(Spatial reasoning records)
____

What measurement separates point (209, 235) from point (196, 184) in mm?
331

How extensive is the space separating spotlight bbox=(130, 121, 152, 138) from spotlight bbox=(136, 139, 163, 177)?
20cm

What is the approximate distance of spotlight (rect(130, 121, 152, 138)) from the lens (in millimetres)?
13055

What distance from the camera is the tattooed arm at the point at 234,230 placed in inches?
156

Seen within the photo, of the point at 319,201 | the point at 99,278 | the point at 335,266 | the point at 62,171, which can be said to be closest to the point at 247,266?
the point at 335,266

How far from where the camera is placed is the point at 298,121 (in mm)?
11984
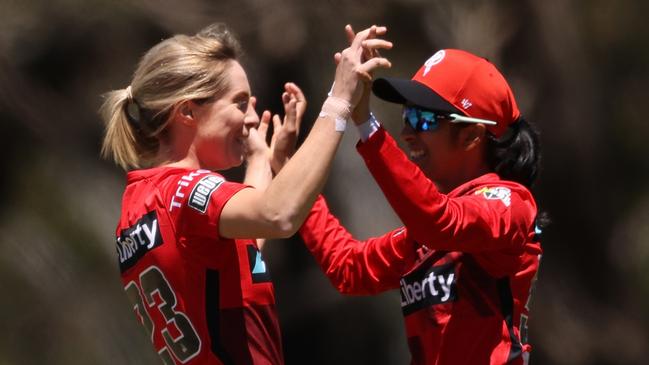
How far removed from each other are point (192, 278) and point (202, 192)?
0.78 feet

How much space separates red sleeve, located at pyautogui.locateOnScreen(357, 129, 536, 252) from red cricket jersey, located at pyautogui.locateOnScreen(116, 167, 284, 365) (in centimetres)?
34

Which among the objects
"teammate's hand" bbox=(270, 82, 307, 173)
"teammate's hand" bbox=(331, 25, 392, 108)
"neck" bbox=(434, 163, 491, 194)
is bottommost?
"neck" bbox=(434, 163, 491, 194)

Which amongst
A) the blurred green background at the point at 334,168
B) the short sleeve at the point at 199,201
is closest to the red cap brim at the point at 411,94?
the short sleeve at the point at 199,201

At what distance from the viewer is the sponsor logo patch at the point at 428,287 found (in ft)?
9.88

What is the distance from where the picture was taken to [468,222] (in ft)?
9.20

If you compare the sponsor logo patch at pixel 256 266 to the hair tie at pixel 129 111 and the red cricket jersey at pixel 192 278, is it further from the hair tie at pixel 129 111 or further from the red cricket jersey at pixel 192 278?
the hair tie at pixel 129 111

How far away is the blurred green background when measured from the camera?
509 centimetres

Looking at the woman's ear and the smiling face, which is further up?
the smiling face

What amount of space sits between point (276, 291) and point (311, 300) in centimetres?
15

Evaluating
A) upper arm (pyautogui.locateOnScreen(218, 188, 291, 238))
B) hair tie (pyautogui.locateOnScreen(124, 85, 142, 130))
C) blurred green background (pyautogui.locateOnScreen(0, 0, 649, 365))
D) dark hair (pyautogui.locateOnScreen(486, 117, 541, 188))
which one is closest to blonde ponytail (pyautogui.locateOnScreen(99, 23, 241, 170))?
hair tie (pyautogui.locateOnScreen(124, 85, 142, 130))

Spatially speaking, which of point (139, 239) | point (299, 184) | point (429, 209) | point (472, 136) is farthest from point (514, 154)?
point (139, 239)

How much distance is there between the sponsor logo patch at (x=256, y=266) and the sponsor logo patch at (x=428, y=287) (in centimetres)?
38

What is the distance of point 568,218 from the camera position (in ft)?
17.0

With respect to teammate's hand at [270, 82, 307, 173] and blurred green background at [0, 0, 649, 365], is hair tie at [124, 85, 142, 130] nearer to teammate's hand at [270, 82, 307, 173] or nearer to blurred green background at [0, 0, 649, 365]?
teammate's hand at [270, 82, 307, 173]
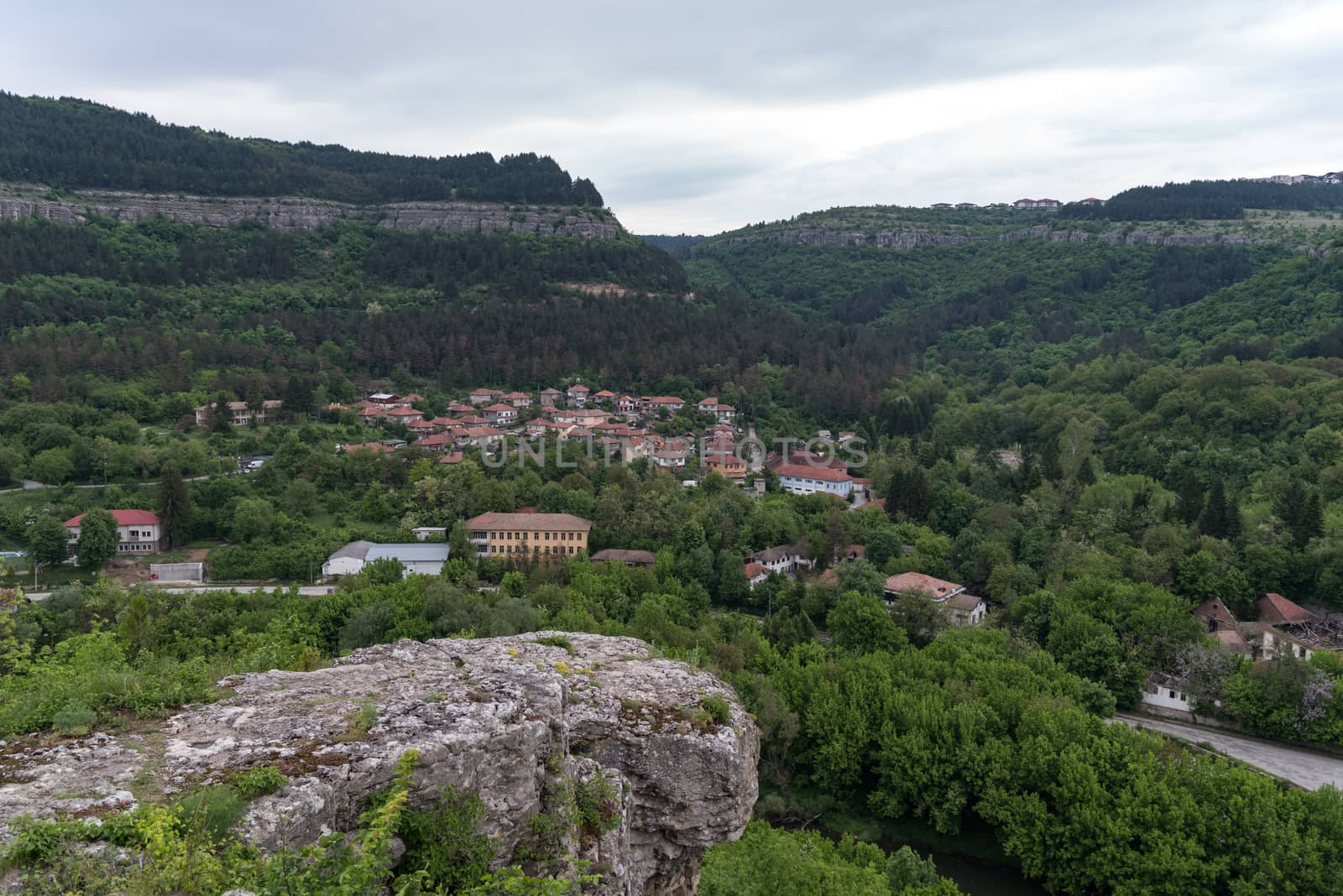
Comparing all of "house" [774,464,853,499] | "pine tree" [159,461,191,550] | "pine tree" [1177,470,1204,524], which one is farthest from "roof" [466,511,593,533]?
"pine tree" [1177,470,1204,524]

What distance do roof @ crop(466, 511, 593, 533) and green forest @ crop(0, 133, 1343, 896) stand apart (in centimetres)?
141

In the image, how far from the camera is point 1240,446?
152ft

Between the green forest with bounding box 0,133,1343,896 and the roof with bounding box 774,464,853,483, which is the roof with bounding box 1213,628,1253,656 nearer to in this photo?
the green forest with bounding box 0,133,1343,896

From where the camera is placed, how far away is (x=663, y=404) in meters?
64.0

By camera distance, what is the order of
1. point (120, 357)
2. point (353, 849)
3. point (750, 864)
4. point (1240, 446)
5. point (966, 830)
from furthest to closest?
point (120, 357) → point (1240, 446) → point (966, 830) → point (750, 864) → point (353, 849)

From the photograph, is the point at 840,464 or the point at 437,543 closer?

____

Problem
Retype all of the records above word for word, leaving out the pictures.

The result
What measurement separates point (209, 235) from point (196, 184) in mm?
331

How extensive is the space separating spotlight bbox=(130, 121, 152, 138) from spotlight bbox=(136, 139, 163, 177)?
20cm

What is the approximate distance of spotlight (rect(130, 121, 152, 138)) from the lens (in millimetres)?
13055

What distance from the camera is the tattooed arm at the point at 234,230 placed in inches?
156

Seen within the photo, of the point at 319,201 | the point at 99,278 | the point at 335,266 | the point at 62,171, which can be said to be closest to the point at 247,266?
the point at 335,266

How far from where the camera is placed is the point at 298,121 (in mm)?
11984
How far removed from each other are point (192, 278) and point (202, 192)?
0.78 feet

How much space separates red sleeve, located at pyautogui.locateOnScreen(357, 129, 536, 252) from red cricket jersey, located at pyautogui.locateOnScreen(116, 167, 284, 365) (in centimetres)?
34

Which among the objects
"teammate's hand" bbox=(270, 82, 307, 173)
"teammate's hand" bbox=(331, 25, 392, 108)
"neck" bbox=(434, 163, 491, 194)
is bottommost?
"neck" bbox=(434, 163, 491, 194)

Which amongst
A) the blurred green background at the point at 334,168
B) the short sleeve at the point at 199,201
is closest to the red cap brim at the point at 411,94?
the short sleeve at the point at 199,201

At what distance from the viewer is the sponsor logo patch at the point at 428,287 found (in ft)?
9.88

What is the distance from where the picture was taken to [468,222] (in ft)?
9.20

If you compare the sponsor logo patch at pixel 256 266 to the hair tie at pixel 129 111 and the red cricket jersey at pixel 192 278, is it further from the hair tie at pixel 129 111 or further from the red cricket jersey at pixel 192 278?
the hair tie at pixel 129 111

How far away is the blurred green background when measured from the camera?
509 centimetres

Looking at the woman's ear and the smiling face, which is further up?
the smiling face

What amount of space sits between point (276, 291) and point (311, 300) in centimetres?
15

Evaluating
A) upper arm (pyautogui.locateOnScreen(218, 188, 291, 238))
B) hair tie (pyautogui.locateOnScreen(124, 85, 142, 130))
C) blurred green background (pyautogui.locateOnScreen(0, 0, 649, 365))
D) dark hair (pyautogui.locateOnScreen(486, 117, 541, 188))
which one is closest to blonde ponytail (pyautogui.locateOnScreen(99, 23, 241, 170))?
hair tie (pyautogui.locateOnScreen(124, 85, 142, 130))

Spatially speaking, which of point (139, 239) | point (299, 184) | point (429, 209) | point (472, 136) is farthest from point (514, 154)?
point (139, 239)

How much distance is there between the sponsor logo patch at (x=256, y=266) and the sponsor logo patch at (x=428, y=287) (in centimetres)?
38

What is the distance of point 568,218 from the camera position (in ft)?
17.0

With respect to teammate's hand at [270, 82, 307, 173] and blurred green background at [0, 0, 649, 365], is hair tie at [124, 85, 142, 130] nearer to teammate's hand at [270, 82, 307, 173] or nearer to blurred green background at [0, 0, 649, 365]?
teammate's hand at [270, 82, 307, 173]
Comparing all of "house" [774,464,853,499] | "pine tree" [159,461,191,550] | "pine tree" [1177,470,1204,524], which one is farthest from "roof" [466,511,593,533]?
"pine tree" [1177,470,1204,524]

What distance do roof @ crop(466, 511, 593, 533) and green forest @ crop(0, 133, 1343, 896) stand apart (in centimetres)?
141

In the image, how far from the camera is point 1240,446?
152ft

Between the green forest with bounding box 0,133,1343,896 and the roof with bounding box 774,464,853,483, which is the roof with bounding box 1213,628,1253,656 nearer to in this photo?
the green forest with bounding box 0,133,1343,896

From where the camera is placed, how far away is (x=663, y=404) in meters?
64.0

By camera distance, what is the order of
1. point (120, 357)
2. point (353, 849)
3. point (750, 864)
4. point (1240, 446)
5. point (966, 830)
from furthest to closest?
point (120, 357) → point (1240, 446) → point (966, 830) → point (750, 864) → point (353, 849)

From the photograph, is the point at 840,464 or the point at 437,543 closer?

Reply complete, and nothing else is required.